Sin debate, sin intercambio de ideas, el progreso resulta imposible porque solo de la proposición de alternativas a lo que se está haciendo pueden surgir las mejoras necesarias. Darse mutuamente palmaditas en la espalda, felicitándose por logros reales o imaginarios, sin cuestionar nada de lo que se realiza, conduce inexorablemente a una situación de estan camiento y de inmovilismo. Por ese camino, lo único seguro es que no se resolverá ninguno de los problemas actuales, ni se prevendrán algunos de los posibles problemas que pudieran surgir, ni —y esto es, con mucho, lo peor de todo— se encontrará una vía mejor o más rápida para avanzar.

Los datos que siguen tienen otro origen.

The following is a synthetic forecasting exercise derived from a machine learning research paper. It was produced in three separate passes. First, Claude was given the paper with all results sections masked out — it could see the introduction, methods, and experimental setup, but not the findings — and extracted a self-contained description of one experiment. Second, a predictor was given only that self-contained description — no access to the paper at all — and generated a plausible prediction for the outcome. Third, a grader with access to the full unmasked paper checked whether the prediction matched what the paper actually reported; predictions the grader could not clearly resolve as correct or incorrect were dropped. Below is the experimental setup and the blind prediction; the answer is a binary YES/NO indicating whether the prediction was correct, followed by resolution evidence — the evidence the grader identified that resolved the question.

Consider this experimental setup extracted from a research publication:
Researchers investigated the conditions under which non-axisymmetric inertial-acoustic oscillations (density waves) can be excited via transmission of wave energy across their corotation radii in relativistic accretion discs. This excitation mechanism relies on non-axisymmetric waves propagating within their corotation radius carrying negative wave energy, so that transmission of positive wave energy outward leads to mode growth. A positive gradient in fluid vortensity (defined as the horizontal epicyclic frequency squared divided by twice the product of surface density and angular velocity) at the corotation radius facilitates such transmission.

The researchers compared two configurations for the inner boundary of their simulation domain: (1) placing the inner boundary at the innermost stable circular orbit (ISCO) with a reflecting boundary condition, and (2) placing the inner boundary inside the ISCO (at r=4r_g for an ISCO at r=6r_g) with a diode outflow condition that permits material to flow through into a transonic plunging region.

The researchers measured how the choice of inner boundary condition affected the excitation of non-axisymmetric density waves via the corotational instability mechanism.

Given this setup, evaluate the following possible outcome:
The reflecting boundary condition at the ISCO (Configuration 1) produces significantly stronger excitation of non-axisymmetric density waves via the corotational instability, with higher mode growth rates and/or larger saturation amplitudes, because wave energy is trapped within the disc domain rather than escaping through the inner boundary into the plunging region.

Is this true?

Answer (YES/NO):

Por supuesto, las críticas siempre son molestas, sobre todo para quienes ejercen el poder, no importa si es político, religioso, económico o de otro orden, y la tentación cae en recurrir a la «solución» más fácil, que es reprimirlas. La verdadera solución, lo que corres ponde hacer, es analizar cada crítica, evaluando el grado de acierto que pueda tener, y asumir ese aporte. Si la crítica se considera errónea, entonces refutarla por medio de la exposición de sólidos argumentos. Reprimir la crítica es una actitud empobrecedora. Lo saludable es siempre fomentar el debate porque estimula el surgimiento de nuevas ideas.
Esto exige reconocer en el Otro, en el adversario, su derecho a disentir y a expresar sus opiniones, y reconocer que sus criterios merecen ser analizados por los méritos que puedan contener, sin ser descartados a priori por provenir de quienes provienen. Esto es esencial para desarrollar una sana cultura del diálogo y del debate.
En Cuba, el artículo 54 de la recién promulgada Constitución de la República podría ser un sólido basamento para esa cultura del debate, al declarar que «el Estado reconoce, respeta y garantiza a las personas la libertad de pensamiento, conciencia y expresión». Resulta muy importante que el artículo constitucional se refiere a las personas, sin distinción alguna.
Lamentablemente, los acontecimientos de los últimos meses, ocurridos alrededor de la promulgación del Decreto 349, las protestas realizadas por el Movimiento San Isidro y el frustrado diálogo del pasado 27 de noviembre con las máximas autoridades del Ministerio de Cultura, incluida la reactivación de los actos de repudio y la incesante hostilidad mutua desplegada tanto en los medios oficiales como en las redes sociales, han puesto de manifiesto una escalada en el nivel de violencia verbal e incluso física en la confrontación ideológica entre cubanos.
Espacio Laical rechaza categóricamente, como inaceptables, todos los actos de violencia e intimidación y todas las expresiones de descalificación lanzadas por unos y por otros, y quiere llamar una vez más a un diálogo sereno y respetuoso entre cubanos de todas las orillas geográficas e ideológicas, sin exclusiones, con la profunda convicción de que el único futuro posible para la Patria será aquel en el que quepamos todos. En verdad sería este un futuro forjado, como lo quiso el Apóstol de nuestra independencia, con todos y para el bien de todos.
La Habana, 24 de junio de 2021. Celebración de san Juan Bautista.